Answer these three questions from the Knoydart walk account:
1. Where is the narrator staying during the visit to Knoydart?
2. At what kind of spot does the narrator stop for the morning break?
3. Where had the narrator met the Wilderness Scotland group before?

» EXTRACT PROVIDED:
= = = = = = =
Its day two of my three day stay on Knoydart and the weather forecast isn’t that good with rain forecast to spread in during the afternoon. Rather than get caught out on the mountains in bad weather I’m opting to walk low level today and head out to see what the hamlet of Airor has to offer. Staying at the Foundation Bunkhouse in Inverie I am the only person in my eight bed dormitory and even in the kitchen there is hardly anyone around.
Setting off by 8.30am I’m going to get the hardest bit of the walk out of the way first before it rains. At least the walk back from Airor is on a road and hence no problem with tall vegetation to wade through. One line of thought is to follow the good track all the way to Inverguseran then ford the Abhainn Inbhir Ghuiserein near its mouth as some maps mark ‘stepping stones’ but my timing will coincide with the high tide. A wiser and safer choice is to stay on the southwest side of the river and work my way the down to the coast despite no path shown on the map and this may mean a walk of two miles over difficult terrain.
Inverie is again deserted on this cloudy morning and I set a good pace out of the village on the track I had followed the previous evening. The cloud base is down on the mountains but not that low. I cross Mam Uidhe on a good moorland track before dropping down to the bridge over the Abhainn Inbhir Ghuiserein some two miles upstream from the point where it enters the sea. The river is running fairly high and quite wisely I opt to stay on the south western bank where I spot a quad bike track alongside the river. Surprisingly a path of sorts runs along the river bank down to the ruinous building at Cluainairighe. Beyond this spot the path becomes a bit more intermittent and further down near a sharp bend in the river I have to climb a high deer fence and cross tussocky terrain to easier and higher ground. Here I find another path which soon leads to a gate before crossing rough pasture down to the coast at Inverguseran. My decision had been right not to cross the river as despite a scattering of rocks in the river and a rough but wide ford I would have been up to my knees in water. Satisfied, I continue around to a spot overlooking the Sound of Sleat to stop for my morning break at a deserted pebble beach and the sound of silence. A large piece of cut timber from an old ship is a good place to sit with a view out to Skye. I have made good progress and a couple of miles down the coast I will be on a lane for the rest of the day.
A mile or so after setting off again I see a large party of walkers coming towards me. I half expected to bump in the ‘Wilderness Scotland’ group as I had met up with them on Eigg three days earlier and they were staying at Doune on Knoydart for the week. We have a long conversation and it turns out that they are walking to Inverie via the route I had just come and suggest that I meet up with them at ‘The Old Forge’ at the end of our walks. They also mentions that a Jack Russell dog had followed them from Airor and they had to take it to the isolated house at Samadalan which I would pass shortly.
Going our separate ways I went in search of a ruinous chapel marked on the map but I think this was well hidden somewhere in the bracken. Shortly afterwards I passed the isolated house at Samadalan then met the owner of the Jack Russell coming towards me to reclaim her dog.
= = = = = = =
» PROVIDED DATA:
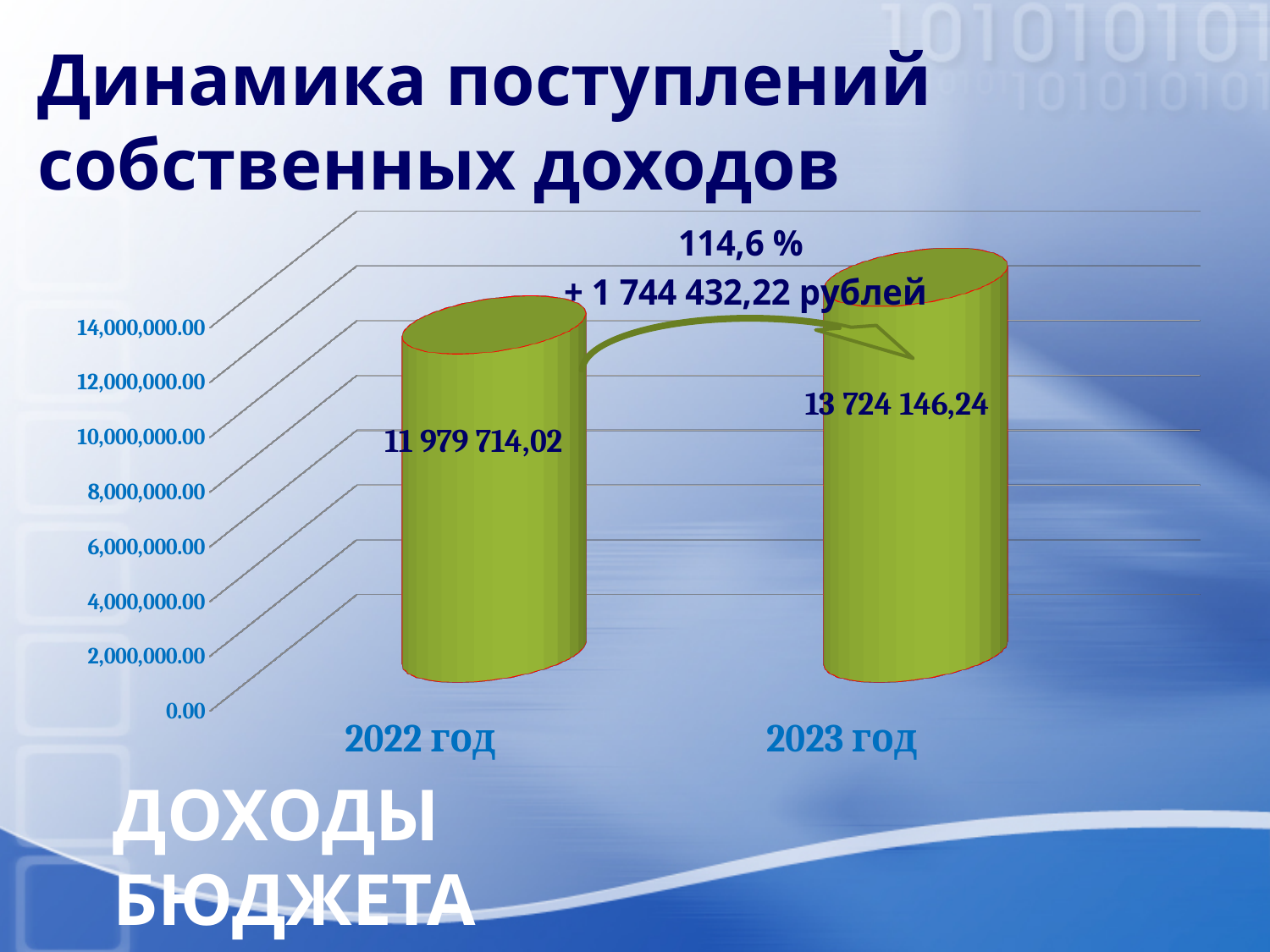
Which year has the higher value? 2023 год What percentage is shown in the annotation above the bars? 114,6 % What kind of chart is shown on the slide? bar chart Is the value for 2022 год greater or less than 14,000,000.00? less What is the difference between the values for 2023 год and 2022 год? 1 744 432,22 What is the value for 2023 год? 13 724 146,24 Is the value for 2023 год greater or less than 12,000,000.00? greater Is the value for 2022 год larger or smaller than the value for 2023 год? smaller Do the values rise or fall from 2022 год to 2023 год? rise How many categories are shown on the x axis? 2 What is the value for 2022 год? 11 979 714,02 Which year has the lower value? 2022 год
= = = = = = =
» EXERCISE RESULT:
1. The Foundation Bunkhouse in Inverie.
2. A deserted pebble beach overlooking the Sound of Sleat.
3. On Eigg, three days earlier.